■ WHAT THE EXERCISE ASKS ■
Could you extract the passage of the guide to watching British TV overseas, starting at "ABC is your" and ending at "worth a look).", word for word?

Whether you’re British yourself, or merely a distant admirer – you have to admit, for such a small country we punch way over our weight when it comes to television programmes. And if you live in the UK that’s all well and good – with digital free-to-air, hi-def digital satellite, cable, and Internet based services to choose from – you’re spoilt for choice. But what happens if you live overseas? I live in Australia and the homegrown TV output in this country is (being generous here) fucking shite. So what if you want to watch some quality British TV programmes? Since I live in Australia – this guide reflects that – but the sections on the Internet will apply equally to anyone wishing to watch UK programmes outside the UK. If you know all about torrents and stuff you can skip straight to the meaty section down the bottom.

Broadcast

Free-to-air TV

ABC is your friend. They show a good selection of British TV shows – mainly (though not exclusively) your more educational output. You can find Time Team, Big Cat Diary, Dalziel and Pasco and Grand Designs here – along with loads of kids shows from the BBC including Bob the Builder. In amongst programming so esoteric that The Late Review would approve, SBS air shows like Top Gear, Shameless and Skins. The other channels (Prime, Win and Ten) show the odd UK programme (The Good Life, Vicar of Dibley, Ramsays Kitchen Nightmares and Doctor Who) but they force endless fucking advertising breaks on you and so really can’t be recommended for anyone but the truly desperate. If you do want to watch one of the few decent shows that Ten have on offer then a far better bet is to watch them online (Bondi Rescue’s definitely worth a look).

■ RECORDS SUPPLIED ■

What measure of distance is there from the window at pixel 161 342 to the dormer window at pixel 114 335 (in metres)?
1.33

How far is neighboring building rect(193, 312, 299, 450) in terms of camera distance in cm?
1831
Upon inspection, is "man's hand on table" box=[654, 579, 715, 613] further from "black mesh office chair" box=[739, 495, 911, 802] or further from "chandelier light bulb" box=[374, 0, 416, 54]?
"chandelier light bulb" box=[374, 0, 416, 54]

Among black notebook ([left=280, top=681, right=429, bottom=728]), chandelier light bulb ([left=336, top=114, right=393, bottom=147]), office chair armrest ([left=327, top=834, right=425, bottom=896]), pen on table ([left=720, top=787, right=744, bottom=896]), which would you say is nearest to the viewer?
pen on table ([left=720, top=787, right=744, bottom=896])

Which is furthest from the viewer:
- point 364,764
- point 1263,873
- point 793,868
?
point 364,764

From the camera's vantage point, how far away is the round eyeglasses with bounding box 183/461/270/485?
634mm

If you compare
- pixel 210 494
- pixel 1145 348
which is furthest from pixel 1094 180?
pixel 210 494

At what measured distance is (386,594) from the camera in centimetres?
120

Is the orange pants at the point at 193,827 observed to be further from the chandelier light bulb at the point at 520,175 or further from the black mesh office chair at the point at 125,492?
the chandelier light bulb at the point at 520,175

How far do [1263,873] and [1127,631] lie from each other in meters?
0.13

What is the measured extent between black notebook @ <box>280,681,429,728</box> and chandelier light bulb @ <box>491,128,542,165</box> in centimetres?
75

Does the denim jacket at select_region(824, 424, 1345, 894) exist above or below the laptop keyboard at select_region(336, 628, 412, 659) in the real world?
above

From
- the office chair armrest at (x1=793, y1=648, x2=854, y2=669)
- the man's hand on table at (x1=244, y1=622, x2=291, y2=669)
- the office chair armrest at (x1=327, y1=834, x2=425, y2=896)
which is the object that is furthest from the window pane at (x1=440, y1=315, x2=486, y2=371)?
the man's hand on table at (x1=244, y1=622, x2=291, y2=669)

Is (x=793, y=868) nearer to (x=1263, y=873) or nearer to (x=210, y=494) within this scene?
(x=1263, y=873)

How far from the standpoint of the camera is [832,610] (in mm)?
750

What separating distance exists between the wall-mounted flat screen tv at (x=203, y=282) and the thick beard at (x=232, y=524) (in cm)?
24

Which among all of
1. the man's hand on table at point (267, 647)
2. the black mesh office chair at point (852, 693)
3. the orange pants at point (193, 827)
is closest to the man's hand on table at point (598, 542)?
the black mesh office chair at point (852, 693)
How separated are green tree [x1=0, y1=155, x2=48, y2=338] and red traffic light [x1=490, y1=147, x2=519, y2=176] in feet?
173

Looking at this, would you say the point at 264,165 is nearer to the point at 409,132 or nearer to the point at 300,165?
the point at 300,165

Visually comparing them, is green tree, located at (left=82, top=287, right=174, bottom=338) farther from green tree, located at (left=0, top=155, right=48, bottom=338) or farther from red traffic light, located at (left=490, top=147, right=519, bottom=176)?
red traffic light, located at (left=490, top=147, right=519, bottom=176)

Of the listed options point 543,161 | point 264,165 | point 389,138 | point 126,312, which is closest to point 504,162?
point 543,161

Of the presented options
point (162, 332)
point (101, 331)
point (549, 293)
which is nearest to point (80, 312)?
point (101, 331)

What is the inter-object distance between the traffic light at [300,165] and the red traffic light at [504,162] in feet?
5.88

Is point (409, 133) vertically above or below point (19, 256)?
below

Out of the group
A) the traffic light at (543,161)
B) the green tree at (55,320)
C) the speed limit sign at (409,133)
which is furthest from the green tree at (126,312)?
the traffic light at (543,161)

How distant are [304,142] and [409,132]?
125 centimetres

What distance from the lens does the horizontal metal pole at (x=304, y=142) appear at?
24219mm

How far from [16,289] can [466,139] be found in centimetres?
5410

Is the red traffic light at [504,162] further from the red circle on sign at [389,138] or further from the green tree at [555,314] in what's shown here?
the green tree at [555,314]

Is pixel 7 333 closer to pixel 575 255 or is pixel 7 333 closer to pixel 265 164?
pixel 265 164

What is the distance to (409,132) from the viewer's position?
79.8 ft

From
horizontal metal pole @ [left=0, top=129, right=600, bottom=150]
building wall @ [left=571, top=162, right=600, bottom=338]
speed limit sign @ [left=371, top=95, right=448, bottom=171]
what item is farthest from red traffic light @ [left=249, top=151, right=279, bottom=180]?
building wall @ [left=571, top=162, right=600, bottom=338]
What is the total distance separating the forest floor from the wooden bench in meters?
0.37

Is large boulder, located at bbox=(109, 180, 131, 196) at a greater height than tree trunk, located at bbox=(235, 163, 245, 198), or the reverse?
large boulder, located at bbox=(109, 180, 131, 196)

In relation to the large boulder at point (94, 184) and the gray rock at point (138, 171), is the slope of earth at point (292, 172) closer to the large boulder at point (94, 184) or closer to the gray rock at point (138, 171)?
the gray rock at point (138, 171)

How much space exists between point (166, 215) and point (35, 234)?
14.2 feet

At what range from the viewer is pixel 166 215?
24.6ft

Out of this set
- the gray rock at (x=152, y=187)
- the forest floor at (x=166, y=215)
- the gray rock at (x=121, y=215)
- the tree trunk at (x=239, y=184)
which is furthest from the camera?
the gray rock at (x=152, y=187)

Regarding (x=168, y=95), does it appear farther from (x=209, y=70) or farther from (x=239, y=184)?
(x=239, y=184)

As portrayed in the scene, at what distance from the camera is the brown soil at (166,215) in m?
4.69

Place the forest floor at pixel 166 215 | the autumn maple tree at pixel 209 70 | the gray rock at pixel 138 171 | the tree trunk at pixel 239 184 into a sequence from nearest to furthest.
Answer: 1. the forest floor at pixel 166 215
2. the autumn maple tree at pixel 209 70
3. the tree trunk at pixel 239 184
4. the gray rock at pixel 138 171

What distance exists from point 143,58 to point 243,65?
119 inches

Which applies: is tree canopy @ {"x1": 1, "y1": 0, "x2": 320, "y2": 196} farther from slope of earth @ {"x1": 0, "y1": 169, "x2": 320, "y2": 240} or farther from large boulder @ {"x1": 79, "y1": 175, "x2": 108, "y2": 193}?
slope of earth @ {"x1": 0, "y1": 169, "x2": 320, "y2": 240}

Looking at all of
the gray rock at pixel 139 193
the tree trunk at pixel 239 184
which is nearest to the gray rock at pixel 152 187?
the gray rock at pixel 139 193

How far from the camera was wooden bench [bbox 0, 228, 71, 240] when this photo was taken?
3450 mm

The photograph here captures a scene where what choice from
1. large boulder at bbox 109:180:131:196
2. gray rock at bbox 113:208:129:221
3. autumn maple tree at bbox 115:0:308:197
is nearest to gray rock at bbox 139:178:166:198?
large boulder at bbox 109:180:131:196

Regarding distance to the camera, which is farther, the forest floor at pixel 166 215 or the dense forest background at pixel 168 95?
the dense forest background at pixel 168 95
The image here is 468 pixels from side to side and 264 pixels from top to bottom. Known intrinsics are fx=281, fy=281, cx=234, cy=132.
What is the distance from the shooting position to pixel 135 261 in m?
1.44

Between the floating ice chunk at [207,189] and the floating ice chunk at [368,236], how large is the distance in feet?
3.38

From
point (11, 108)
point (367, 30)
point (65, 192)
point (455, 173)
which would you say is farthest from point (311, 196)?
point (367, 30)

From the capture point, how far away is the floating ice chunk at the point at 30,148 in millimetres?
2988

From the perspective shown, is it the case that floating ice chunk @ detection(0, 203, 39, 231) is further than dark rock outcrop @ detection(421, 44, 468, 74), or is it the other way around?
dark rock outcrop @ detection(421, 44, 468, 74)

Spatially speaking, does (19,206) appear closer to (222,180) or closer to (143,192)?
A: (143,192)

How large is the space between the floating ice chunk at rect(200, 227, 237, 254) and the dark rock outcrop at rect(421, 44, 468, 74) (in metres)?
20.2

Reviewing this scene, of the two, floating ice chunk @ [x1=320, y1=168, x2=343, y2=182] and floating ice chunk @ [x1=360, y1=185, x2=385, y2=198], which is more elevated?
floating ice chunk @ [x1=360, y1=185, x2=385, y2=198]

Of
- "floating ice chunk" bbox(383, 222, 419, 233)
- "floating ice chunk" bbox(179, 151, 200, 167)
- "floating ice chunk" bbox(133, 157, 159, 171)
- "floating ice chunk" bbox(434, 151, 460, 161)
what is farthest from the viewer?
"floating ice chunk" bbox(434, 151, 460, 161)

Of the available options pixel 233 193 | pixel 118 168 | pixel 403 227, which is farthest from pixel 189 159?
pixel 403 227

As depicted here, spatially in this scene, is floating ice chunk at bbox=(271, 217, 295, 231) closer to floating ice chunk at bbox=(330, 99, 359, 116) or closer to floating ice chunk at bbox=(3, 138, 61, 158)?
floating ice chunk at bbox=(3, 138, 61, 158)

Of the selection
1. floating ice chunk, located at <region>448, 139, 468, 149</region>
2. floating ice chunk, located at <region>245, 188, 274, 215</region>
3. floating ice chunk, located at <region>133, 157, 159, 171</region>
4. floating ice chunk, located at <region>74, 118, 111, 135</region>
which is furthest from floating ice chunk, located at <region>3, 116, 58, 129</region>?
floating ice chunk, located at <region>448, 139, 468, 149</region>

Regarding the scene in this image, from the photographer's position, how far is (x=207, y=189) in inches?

■ RESULT ■
ABC is your friend. They show a good selection of British TV shows – mainly (though not exclusively) your more educational output. You can find Time Team, Big Cat Diary, Dalziel and Pasco and Grand Designs here – along with loads of kids shows from the BBC including Bob the Builder. In amongst programming so esoteric that The Late Review would approve, SBS air shows like Top Gear, Shameless and Skins. The other channels (Prime, Win and Ten) show the odd UK programme (The Good Life, Vicar of Dibley, Ramsays Kitchen Nightmares and Doctor Who) but they force endless fucking advertising breaks on you and so really can’t be recommended for anyone but the truly desperate. If you do want to watch one of the few decent shows that Ten have on offer then a far better bet is to watch them online (Bondi Rescue’s definitely worth a look).